··· EXTRACTED MATERIAL ···

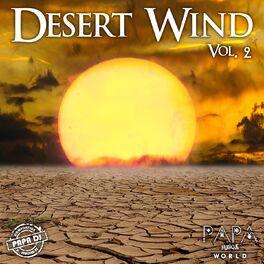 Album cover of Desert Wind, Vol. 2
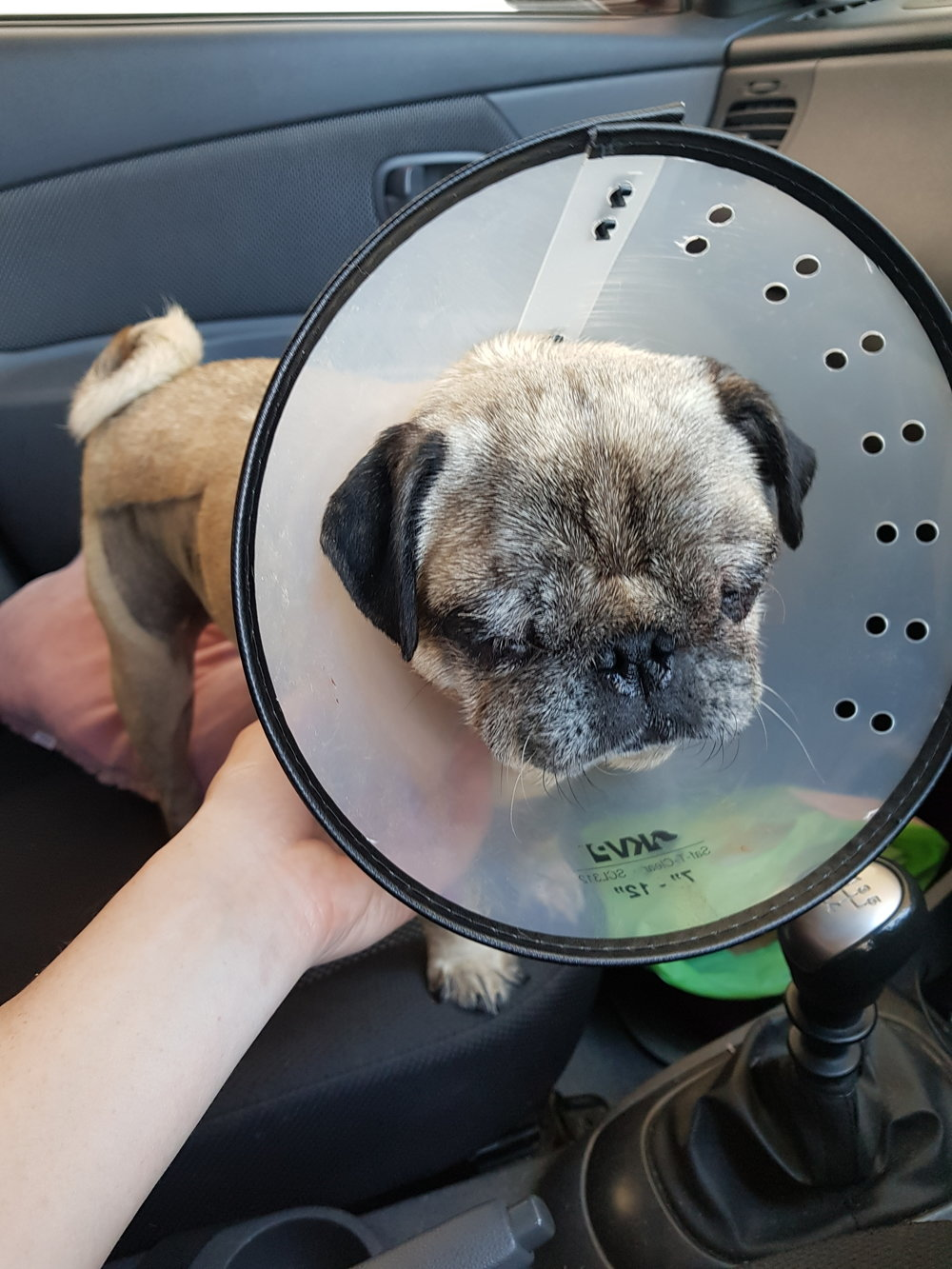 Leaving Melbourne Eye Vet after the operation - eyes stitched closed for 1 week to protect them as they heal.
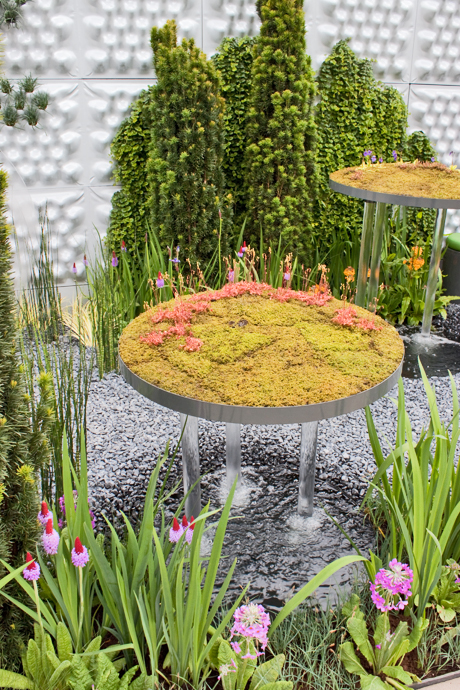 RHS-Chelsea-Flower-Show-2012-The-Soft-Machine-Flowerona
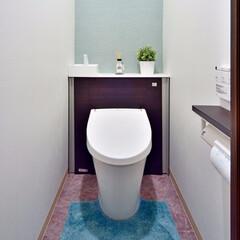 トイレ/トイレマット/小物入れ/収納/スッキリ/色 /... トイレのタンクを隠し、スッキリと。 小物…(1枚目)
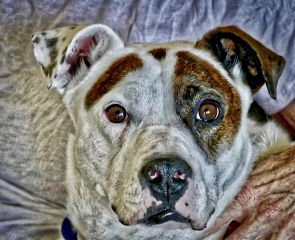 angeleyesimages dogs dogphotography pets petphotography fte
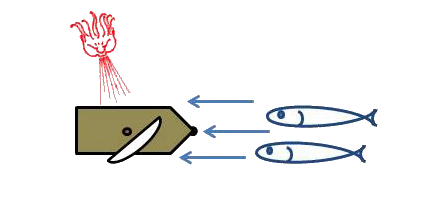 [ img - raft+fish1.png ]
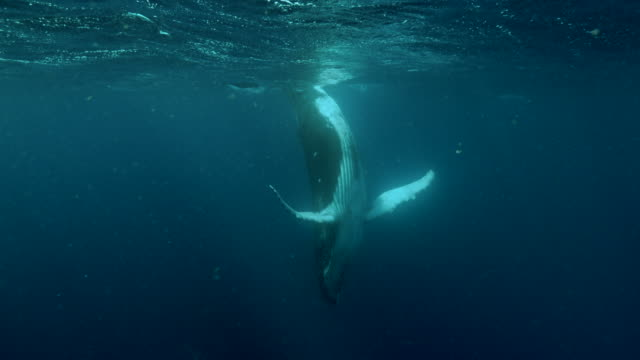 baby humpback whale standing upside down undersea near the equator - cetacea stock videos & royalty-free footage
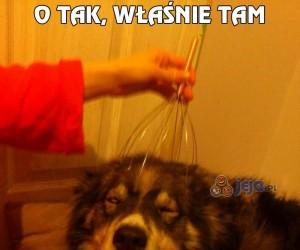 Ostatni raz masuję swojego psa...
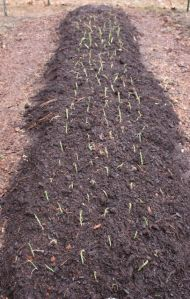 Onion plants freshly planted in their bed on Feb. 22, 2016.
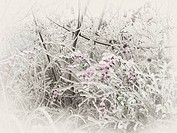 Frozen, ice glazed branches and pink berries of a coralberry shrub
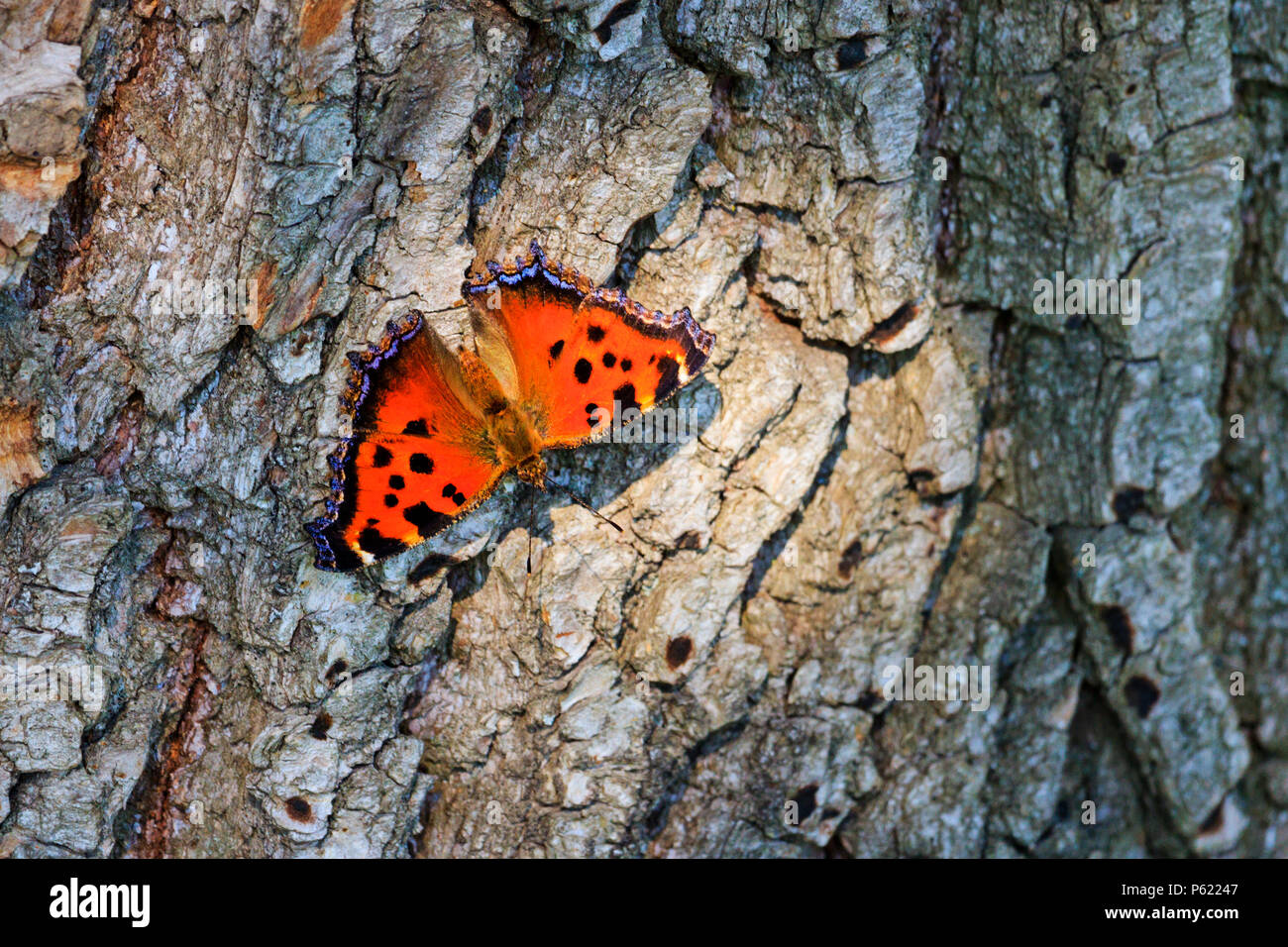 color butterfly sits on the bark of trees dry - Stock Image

···

#### WHAT YOU HAVE TO DO
Emit an exact copy of the lines from the line bearing "angeleyesimages dogs dogphotography" through the last line above, inclusive, and leave the images out.

#### FINISHED TASK
 angeleyesimages dogs dogphotography pets petphotography fte
 [ img - raft+fish1.png ]
 baby humpback whale standing upside down undersea near the equator - cetacea stock videos & royalty-free footage
 Ostatni raz masuję swojego psa...
 Onion plants freshly planted in their bed on Feb. 22, 2016.
 Frozen, ice glazed branches and pink berries of a coralberry shrub
 color butterfly sits on the bark of trees dry - Stock Image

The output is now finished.